#### TÂCHES ET EXERCICES:
A. Énumérez tous les groupes de population que l’extrait distingue parmi les habitants recensés en 1822.
B. Relevez chaque ligne des entrées qui contient le mot "feet", en tenant compte de la casse.

#### EXTRAIT À LIRE:
********************
Produit excessif de la consommation de l’opium dans l’île du Prince-de-Gales

PRODUIT EXCESSIF
DE L’OPIUM
CONSOMMÉ DANS L’ÎLE DU PRINCE-DE-GALLES.

Suivant un recensement fait en 1822, par le surintendant de la police anglaise, de la population de l’île du Prince-de-Galles et de ses dépendances, on y comptait 45,127 habitans, parmi lesquels environ 19,000 Malais, 9,000 Chinois, 6,000 Choulias, 1,500 Bengalis, 1,000 naturels chrétiens, et 400 Européens seulement.
********************
Entrées sur les relations spatiales

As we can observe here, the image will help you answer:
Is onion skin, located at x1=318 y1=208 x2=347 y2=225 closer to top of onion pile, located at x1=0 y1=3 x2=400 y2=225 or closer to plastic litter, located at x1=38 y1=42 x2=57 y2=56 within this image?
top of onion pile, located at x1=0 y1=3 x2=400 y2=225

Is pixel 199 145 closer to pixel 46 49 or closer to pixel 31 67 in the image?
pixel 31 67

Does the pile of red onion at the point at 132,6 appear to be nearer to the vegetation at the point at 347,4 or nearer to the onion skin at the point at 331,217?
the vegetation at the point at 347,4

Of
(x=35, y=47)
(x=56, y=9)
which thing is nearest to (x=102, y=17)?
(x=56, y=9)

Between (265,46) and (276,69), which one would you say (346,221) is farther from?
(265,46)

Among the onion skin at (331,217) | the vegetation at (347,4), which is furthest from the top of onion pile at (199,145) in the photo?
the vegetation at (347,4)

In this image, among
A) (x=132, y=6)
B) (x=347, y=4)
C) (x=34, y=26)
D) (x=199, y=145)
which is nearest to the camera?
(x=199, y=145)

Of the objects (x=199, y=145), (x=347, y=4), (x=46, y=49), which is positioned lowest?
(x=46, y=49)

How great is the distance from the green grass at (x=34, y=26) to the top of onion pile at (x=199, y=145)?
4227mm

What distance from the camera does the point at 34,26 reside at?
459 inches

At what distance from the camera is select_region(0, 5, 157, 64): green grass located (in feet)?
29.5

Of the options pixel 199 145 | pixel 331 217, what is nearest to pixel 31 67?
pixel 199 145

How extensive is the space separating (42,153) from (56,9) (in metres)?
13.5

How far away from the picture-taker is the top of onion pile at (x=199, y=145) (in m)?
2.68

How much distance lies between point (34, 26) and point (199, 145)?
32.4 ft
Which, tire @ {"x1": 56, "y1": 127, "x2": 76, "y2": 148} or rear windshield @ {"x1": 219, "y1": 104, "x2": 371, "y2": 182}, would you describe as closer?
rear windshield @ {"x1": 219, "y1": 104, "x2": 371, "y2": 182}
********************
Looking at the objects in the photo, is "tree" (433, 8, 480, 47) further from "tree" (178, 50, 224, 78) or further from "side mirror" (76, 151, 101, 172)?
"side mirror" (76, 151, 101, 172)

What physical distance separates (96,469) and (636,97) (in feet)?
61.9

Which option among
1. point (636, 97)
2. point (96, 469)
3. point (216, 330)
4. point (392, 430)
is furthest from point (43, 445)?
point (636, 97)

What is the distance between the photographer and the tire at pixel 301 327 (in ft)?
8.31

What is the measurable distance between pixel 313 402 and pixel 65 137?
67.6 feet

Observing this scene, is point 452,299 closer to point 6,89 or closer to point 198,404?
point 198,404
********************
#### RÉSULTATS ORDONNÉS:
A. Malais, Chinois, Choulias, Bengalis, naturels chrétiens, Européens

B.
At what distance from the camera is select_region(0, 5, 157, 64): green grass located (in feet)?
What physical distance separates (96,469) and (636,97) (in feet)?
67.6 feet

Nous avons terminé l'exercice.